Moreover, ErlPort supports Ruby, so you can have workers written in it, too. There's no problem with workers in other languages, too, as long as you write the glue code yourself (or generate using Elixir macros).

[1] It bears repeating: Erlang processes are not OS-level processes. Erlang Virtual Machine, BEAM, runs in a single OS-level process. Erlang processes are closer to green-threads or Tasklets as known in Stackless Python. They are extremely lightweight, implicitly scheduled user-space tasks, which share no memory. Erlang schedules its processes on a pool of OS-level threads for optimal utilization of CPU cores, but this is an implementation detail. What's important is that Erlang processes are providing isolation in terms of memory used and error handling, just like OS-level processes. Conceptually both kinds of processes are very similar, but their implementations are nothing alike.




If you're having RAM problems, you don't want to start up each processor independently as a "port". You'd want to write a Python server that offers a socket, start one instance of that that listens to the socket and then forks (since you control the system fully, probably let it fork once per connection rather than worrying about "preforking" or other complicated scenarios for when you don't control the concurrency), and then write the glue code to talk across that socket. [1]

That way, your Python processes load all their modules and do all their initialization, and the forking automatically takes care of Copy-On-Write semantics in the RAM and you end up with only more-or-less one copy of them in RAM.

[1]: I don't know if there's a "perfect" off-the-shelf solution for you, but there's enough existing code in the world with all the pieces that it's pretty easy to do that nowadays.

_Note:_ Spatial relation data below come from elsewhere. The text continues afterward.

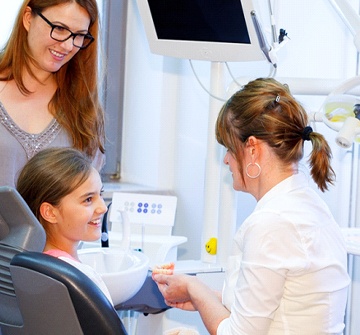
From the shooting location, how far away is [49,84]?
2.14m

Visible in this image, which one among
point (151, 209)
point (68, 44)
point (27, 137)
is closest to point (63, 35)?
point (68, 44)

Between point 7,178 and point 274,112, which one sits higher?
point 274,112

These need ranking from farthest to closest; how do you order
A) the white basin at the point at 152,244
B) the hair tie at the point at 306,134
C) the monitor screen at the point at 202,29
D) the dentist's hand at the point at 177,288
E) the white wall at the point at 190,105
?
the white wall at the point at 190,105, the white basin at the point at 152,244, the monitor screen at the point at 202,29, the dentist's hand at the point at 177,288, the hair tie at the point at 306,134

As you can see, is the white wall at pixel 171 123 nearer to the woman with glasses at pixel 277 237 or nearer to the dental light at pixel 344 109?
the dental light at pixel 344 109

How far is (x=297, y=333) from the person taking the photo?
1533 mm

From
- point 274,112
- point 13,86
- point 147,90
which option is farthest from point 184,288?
point 147,90

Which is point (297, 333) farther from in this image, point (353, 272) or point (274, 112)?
point (353, 272)

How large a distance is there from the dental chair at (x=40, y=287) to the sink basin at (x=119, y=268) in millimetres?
612

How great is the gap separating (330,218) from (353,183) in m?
1.19

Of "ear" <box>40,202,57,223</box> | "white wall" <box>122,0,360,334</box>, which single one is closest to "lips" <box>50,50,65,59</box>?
"ear" <box>40,202,57,223</box>

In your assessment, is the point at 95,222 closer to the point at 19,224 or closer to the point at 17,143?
the point at 17,143

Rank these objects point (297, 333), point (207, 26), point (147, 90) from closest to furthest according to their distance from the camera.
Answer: point (297, 333) < point (207, 26) < point (147, 90)

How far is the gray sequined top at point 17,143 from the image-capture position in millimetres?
1978

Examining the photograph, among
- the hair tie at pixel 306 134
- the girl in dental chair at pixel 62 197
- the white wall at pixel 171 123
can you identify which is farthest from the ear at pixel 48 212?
the white wall at pixel 171 123
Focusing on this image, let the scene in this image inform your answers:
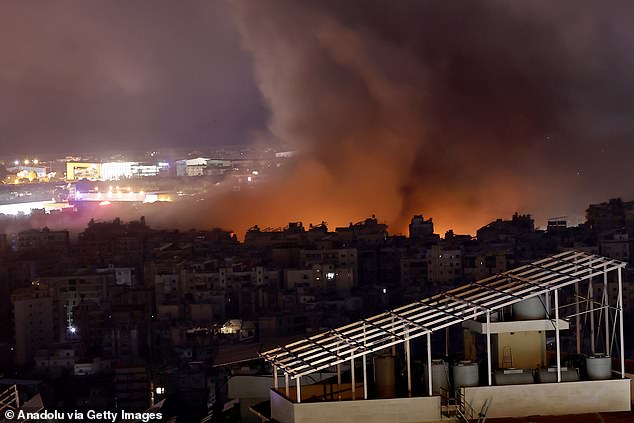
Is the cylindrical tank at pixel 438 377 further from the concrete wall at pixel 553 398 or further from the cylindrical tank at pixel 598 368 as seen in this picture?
the cylindrical tank at pixel 598 368

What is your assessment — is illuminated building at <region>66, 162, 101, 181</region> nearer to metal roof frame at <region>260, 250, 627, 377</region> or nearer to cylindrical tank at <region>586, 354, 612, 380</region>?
metal roof frame at <region>260, 250, 627, 377</region>

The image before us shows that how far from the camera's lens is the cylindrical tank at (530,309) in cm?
565

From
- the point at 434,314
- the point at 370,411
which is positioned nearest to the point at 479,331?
the point at 434,314

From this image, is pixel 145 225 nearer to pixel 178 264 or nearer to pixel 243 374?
pixel 178 264

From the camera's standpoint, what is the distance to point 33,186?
17656 millimetres

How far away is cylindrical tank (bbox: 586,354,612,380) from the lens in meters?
5.53

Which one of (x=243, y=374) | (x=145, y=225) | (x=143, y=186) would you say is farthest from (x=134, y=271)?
(x=243, y=374)

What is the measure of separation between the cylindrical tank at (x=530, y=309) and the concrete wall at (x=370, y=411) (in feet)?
1.70

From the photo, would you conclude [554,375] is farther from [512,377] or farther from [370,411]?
[370,411]

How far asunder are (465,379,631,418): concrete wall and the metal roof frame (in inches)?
11.3

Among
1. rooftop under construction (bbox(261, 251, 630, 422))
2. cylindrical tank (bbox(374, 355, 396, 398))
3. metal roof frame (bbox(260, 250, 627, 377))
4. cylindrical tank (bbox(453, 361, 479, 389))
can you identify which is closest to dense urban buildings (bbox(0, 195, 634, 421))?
metal roof frame (bbox(260, 250, 627, 377))

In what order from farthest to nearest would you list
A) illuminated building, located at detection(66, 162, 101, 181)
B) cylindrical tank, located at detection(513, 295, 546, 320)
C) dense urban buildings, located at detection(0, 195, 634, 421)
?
illuminated building, located at detection(66, 162, 101, 181)
dense urban buildings, located at detection(0, 195, 634, 421)
cylindrical tank, located at detection(513, 295, 546, 320)

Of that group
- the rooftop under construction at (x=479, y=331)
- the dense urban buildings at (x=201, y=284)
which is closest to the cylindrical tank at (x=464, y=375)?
the rooftop under construction at (x=479, y=331)

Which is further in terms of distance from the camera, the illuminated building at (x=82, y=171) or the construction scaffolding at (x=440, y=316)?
the illuminated building at (x=82, y=171)
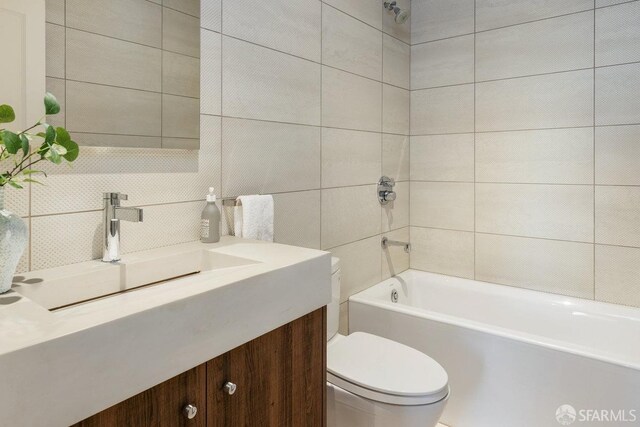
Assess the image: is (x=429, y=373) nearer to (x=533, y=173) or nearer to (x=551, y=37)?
(x=533, y=173)

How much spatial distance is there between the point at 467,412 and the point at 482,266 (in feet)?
3.11

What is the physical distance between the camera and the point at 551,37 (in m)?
2.40

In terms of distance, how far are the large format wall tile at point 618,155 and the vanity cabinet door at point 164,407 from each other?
229 centimetres

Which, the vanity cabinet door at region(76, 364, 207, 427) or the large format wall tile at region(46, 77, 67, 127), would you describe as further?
the large format wall tile at region(46, 77, 67, 127)

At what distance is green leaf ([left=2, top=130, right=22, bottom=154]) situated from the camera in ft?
2.82

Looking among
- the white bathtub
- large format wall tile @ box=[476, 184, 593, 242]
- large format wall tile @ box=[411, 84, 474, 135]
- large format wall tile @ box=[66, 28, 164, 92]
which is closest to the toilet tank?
the white bathtub

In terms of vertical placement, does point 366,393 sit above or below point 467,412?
above

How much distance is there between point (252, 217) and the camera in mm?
1624

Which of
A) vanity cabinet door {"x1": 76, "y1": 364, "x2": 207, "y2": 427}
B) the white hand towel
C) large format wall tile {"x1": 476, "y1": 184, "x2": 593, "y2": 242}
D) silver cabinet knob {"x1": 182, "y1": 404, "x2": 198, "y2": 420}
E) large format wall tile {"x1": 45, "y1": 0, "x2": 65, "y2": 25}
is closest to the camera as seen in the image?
vanity cabinet door {"x1": 76, "y1": 364, "x2": 207, "y2": 427}

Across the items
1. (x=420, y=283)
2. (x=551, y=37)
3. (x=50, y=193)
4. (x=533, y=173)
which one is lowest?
(x=420, y=283)

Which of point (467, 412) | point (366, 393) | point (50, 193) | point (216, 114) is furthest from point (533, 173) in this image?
point (50, 193)

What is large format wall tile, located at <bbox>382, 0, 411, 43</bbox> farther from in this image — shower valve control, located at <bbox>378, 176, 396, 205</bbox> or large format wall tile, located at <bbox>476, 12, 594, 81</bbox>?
shower valve control, located at <bbox>378, 176, 396, 205</bbox>

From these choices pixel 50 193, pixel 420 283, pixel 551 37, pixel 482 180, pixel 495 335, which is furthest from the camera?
pixel 420 283

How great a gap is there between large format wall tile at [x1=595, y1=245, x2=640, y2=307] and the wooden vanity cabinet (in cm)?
184
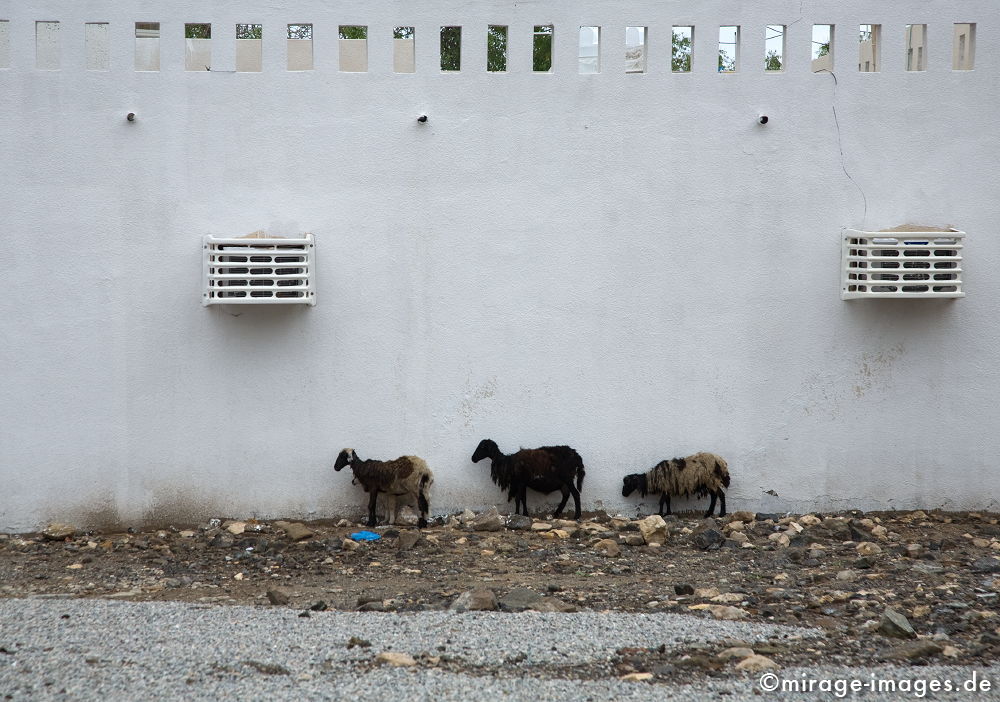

For instance, one very easy protocol that leaps to mind is:

    4 bytes to say how much JSON there is
    a JSON object containing the metadata for your connection
    4 or 8 bytes to say how long the incoming webpage is
    the contents of the webpage you're telling Python to process
It's not perfectly efficient, but it has great bang-for-the-buck, and will carry you a long way before you start needing to do anything else fancier.

You might also be able to bash ErlPort into compliance and get the client and server side going, but, well, this isn't very difficult code to write and it doesn't take much "screwing around with opaque library code that doesn't really want to be used separately" before you could have just written this.